**Aufgabenstellung:** Gib bitte jede Zeile der Einträge an, in der das Wort „capital“ vorkommt. Groß- und Kleinschreibung sind dabei zu beachten.

─── Daten zur Aufgabe ───

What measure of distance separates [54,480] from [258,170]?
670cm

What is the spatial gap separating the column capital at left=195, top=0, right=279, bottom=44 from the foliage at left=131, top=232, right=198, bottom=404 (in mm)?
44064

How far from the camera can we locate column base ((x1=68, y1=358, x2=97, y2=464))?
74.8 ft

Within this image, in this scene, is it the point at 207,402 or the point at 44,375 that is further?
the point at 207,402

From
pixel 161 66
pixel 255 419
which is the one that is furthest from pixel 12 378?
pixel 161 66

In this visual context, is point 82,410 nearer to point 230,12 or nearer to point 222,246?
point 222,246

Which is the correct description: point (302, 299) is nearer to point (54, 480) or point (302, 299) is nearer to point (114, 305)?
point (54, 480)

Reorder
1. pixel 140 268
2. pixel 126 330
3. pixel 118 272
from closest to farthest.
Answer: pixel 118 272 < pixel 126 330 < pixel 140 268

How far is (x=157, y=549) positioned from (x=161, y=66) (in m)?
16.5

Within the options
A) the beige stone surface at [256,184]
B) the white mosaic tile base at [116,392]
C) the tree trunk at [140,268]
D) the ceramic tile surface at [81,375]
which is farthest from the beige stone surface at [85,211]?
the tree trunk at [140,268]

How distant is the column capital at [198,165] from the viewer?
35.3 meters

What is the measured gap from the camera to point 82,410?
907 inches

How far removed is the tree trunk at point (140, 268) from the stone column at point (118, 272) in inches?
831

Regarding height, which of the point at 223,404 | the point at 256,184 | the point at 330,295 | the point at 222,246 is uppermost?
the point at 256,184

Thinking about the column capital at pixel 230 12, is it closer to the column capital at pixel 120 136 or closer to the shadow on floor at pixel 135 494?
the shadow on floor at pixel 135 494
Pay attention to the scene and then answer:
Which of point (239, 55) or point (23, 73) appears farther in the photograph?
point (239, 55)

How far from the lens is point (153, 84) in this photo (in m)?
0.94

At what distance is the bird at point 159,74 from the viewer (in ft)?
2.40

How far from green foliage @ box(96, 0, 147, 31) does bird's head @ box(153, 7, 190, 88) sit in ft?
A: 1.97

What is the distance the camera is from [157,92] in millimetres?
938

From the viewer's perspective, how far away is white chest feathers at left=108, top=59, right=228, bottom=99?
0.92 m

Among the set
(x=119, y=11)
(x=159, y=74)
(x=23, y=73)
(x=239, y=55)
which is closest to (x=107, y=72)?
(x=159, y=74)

───
─── Daten zur Aufgabe ───

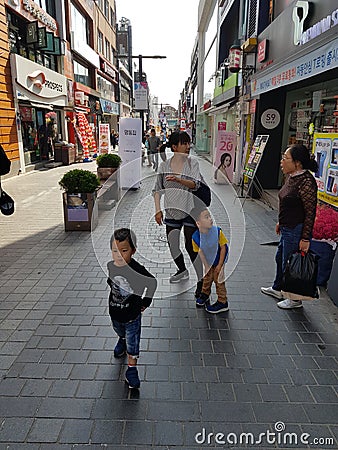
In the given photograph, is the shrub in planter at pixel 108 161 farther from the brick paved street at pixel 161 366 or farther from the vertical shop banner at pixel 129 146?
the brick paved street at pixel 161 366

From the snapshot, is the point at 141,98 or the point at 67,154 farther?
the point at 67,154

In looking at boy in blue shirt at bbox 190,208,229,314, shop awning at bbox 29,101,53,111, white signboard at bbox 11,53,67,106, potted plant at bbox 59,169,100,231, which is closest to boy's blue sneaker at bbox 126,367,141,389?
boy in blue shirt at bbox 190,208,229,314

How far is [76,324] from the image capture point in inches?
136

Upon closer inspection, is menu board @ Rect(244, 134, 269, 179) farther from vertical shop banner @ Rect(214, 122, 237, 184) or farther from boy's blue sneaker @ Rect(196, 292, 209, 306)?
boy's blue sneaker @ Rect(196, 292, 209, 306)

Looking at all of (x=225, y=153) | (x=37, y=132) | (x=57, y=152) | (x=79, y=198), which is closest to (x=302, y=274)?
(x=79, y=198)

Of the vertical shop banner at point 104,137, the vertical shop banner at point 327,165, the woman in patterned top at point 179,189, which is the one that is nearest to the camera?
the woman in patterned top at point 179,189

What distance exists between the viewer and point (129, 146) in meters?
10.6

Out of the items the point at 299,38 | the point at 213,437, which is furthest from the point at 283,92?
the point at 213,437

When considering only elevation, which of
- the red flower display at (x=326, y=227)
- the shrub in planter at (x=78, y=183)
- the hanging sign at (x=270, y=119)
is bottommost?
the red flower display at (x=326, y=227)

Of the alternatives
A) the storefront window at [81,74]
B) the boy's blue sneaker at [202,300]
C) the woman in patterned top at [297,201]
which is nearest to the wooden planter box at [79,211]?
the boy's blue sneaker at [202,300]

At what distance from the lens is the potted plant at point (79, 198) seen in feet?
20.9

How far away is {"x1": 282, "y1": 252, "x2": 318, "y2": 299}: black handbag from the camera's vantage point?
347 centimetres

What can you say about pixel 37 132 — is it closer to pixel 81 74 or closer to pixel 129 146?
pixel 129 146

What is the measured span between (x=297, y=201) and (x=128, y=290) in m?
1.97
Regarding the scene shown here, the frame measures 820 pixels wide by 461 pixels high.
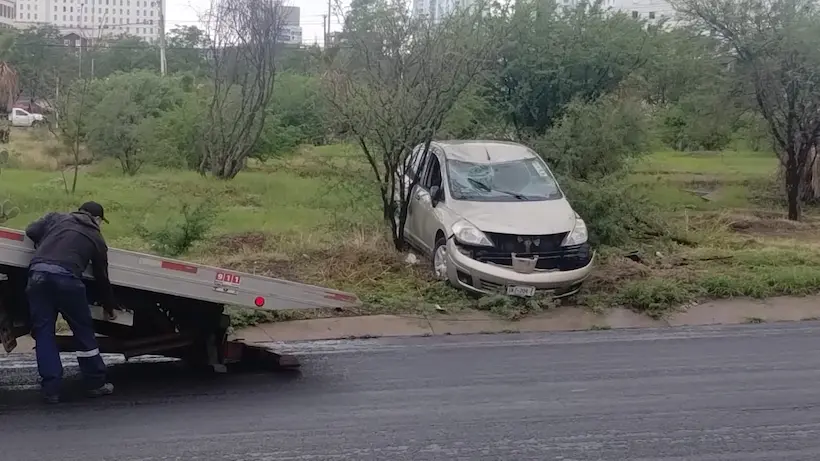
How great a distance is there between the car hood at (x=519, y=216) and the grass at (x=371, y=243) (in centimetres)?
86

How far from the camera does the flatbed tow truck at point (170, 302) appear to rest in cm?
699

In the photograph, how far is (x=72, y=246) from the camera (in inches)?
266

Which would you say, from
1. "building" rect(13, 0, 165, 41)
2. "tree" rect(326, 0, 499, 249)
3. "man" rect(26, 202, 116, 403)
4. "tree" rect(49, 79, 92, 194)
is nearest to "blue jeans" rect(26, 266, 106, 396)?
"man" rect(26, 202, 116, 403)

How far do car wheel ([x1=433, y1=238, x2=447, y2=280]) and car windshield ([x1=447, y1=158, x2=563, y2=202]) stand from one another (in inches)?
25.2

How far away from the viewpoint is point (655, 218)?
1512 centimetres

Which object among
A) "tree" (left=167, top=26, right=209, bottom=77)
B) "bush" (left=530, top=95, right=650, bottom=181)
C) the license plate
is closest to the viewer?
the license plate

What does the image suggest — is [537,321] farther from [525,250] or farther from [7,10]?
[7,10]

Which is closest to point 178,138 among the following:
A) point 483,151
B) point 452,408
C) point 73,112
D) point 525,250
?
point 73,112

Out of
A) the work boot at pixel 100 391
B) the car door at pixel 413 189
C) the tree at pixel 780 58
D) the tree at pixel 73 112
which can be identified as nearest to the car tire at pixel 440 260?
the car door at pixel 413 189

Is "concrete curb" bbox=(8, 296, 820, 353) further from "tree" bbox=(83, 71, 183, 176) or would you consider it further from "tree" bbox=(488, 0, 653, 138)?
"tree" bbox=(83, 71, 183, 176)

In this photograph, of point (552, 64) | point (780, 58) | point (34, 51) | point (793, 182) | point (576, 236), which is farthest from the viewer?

───
─── Daten zur Aufgabe ───

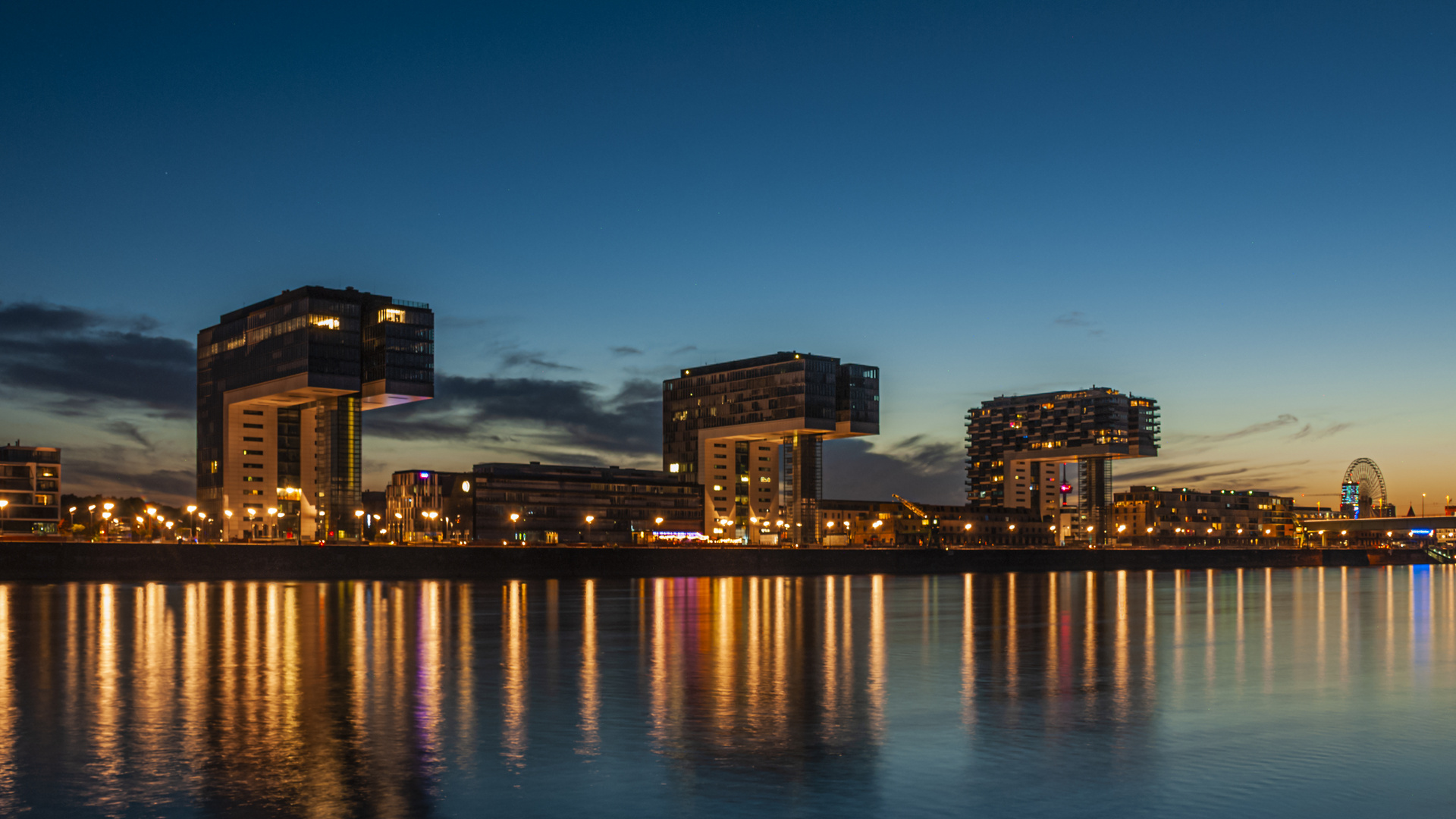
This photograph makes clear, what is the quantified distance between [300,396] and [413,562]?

───

**Lösung:**
What is the spatial gap separating the column capital at left=195, top=0, right=279, bottom=44 from the foliage at left=131, top=232, right=198, bottom=404 (in mm)?
How distant is the column capital at [198,165] from the viewer?
Thinking about the column capital at pixel 230 12, is it closer to the column capital at pixel 120 136 or closer to the shadow on floor at pixel 135 494?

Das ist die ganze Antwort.